> _Excerpt to read_

BEGIN

- Royal coat of arms of the United Kingdom

Justice of the High Court
- In office 1993–2008

Personal details
- Born: Edward Christopher Evans-Lombe 10 April 1937 United Kingdom
- Died: 20 May 2022 (aged 85) United Kingdom
- Education: Trinity College, Cambridge

= Edward Evans-Lombe (judge) =

British judge (1937–2022)

Sir Edward Christopher Evans-Lombe (10 April 1937 – 20 May 2022) was a British High Court judge and landowner.

== Early life and education ==
Evans-Lombe was the son of Sir Edward Evans-Lombe and his wife Diana. He was educated at Eton and studied at Trinity College, Cambridge, receiving a Master of Arts degree.

== Career ==
He was called to the bar at the Inner Temple in 1963 and practised bankruptcy law. In 1978, he took silk and served as a recorder from 1982 until 1993.

END

> _Provided information_
BEGIN

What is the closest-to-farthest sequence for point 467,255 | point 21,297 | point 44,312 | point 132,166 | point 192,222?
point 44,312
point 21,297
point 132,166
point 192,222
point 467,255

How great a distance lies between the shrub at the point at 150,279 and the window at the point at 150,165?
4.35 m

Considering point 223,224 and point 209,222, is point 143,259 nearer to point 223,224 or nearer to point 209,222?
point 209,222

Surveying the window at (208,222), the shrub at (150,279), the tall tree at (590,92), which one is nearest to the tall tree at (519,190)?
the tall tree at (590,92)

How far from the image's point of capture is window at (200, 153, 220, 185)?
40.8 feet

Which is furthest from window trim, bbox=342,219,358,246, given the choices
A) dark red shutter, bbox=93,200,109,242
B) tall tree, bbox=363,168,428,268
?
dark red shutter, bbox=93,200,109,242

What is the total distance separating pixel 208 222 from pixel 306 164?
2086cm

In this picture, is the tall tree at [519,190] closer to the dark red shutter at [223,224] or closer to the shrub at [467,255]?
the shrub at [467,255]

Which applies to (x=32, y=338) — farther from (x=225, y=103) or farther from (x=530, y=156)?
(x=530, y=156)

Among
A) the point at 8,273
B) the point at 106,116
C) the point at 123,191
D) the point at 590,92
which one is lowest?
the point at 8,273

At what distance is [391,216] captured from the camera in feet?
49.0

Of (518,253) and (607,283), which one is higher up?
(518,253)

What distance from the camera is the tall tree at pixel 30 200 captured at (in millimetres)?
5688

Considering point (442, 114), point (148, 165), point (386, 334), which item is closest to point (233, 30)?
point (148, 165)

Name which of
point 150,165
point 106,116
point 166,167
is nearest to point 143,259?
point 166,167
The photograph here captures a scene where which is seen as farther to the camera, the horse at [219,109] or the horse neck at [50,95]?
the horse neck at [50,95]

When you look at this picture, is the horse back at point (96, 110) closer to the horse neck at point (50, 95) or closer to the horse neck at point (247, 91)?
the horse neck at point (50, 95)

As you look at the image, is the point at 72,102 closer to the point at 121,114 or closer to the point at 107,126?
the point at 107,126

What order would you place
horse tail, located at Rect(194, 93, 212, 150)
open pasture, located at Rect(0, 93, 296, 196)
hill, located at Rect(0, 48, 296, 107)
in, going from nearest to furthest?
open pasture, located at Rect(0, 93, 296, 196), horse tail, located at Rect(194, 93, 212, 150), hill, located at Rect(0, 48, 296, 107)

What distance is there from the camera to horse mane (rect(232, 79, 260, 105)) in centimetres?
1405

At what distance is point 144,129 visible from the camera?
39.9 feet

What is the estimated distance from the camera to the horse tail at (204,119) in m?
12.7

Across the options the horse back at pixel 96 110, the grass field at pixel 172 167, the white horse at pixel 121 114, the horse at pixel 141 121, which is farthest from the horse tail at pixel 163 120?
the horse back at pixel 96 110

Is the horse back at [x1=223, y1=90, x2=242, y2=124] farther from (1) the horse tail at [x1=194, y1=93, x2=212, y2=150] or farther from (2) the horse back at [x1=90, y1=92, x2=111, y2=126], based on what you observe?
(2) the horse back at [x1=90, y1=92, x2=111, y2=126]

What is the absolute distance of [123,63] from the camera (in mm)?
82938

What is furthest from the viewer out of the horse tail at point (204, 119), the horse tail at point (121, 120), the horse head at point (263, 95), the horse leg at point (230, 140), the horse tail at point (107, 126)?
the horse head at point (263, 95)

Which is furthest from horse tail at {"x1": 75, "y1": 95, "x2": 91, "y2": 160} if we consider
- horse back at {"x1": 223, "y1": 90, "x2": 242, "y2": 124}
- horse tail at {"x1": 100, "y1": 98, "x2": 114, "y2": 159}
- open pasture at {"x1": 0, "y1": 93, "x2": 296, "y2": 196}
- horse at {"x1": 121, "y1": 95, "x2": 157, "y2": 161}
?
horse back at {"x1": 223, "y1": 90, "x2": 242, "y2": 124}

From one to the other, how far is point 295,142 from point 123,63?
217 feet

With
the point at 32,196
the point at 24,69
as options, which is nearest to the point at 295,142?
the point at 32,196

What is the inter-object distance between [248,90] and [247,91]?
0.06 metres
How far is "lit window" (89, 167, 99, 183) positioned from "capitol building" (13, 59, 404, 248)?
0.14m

END

> _Stated goal 1_
Based on the biography of Edward Evans-Lombe, say whether each statement agrees with the text, answering yes or no and quoting the words that decide it: (a) he studied at Trinity College, Cambridge; (b) he was called to the bar at the Middle Temple; (c) he served as a recorder from 1982 until 1993.
> _Stated goal 2_
List every year named in the Career section of the biography of Edward Evans-Lombe.
> _Stated goal 3_
Extend the biography of Edward Evans-Lombe, beginning after its final sentence.

> _Expected answer 1_
(a) Yes: "studied at Trinity College, Cambridge"
(b) No: "He was called to the bar at the Inner Temple in 1963"
(c) Yes: "served as a recorder from 1982 until 1993"

> _Expected answer 2_
1963, 1978, 1982, 1993

> _Expected answer 3_
=== High Court appointment ===
In 1993, he was appointed a judge of the High Court, receiving the customary knighthood in the same year, and was assigned to the Chancery Division. He served in the Competition Appeal Tribunal from 2004. He retired from the High Court and the Tribunal in 2008. At the High Court, he settled the dispute over Mark Birley's £104 million estate and a £54 million dispute over the family distribution of shares in Pataks.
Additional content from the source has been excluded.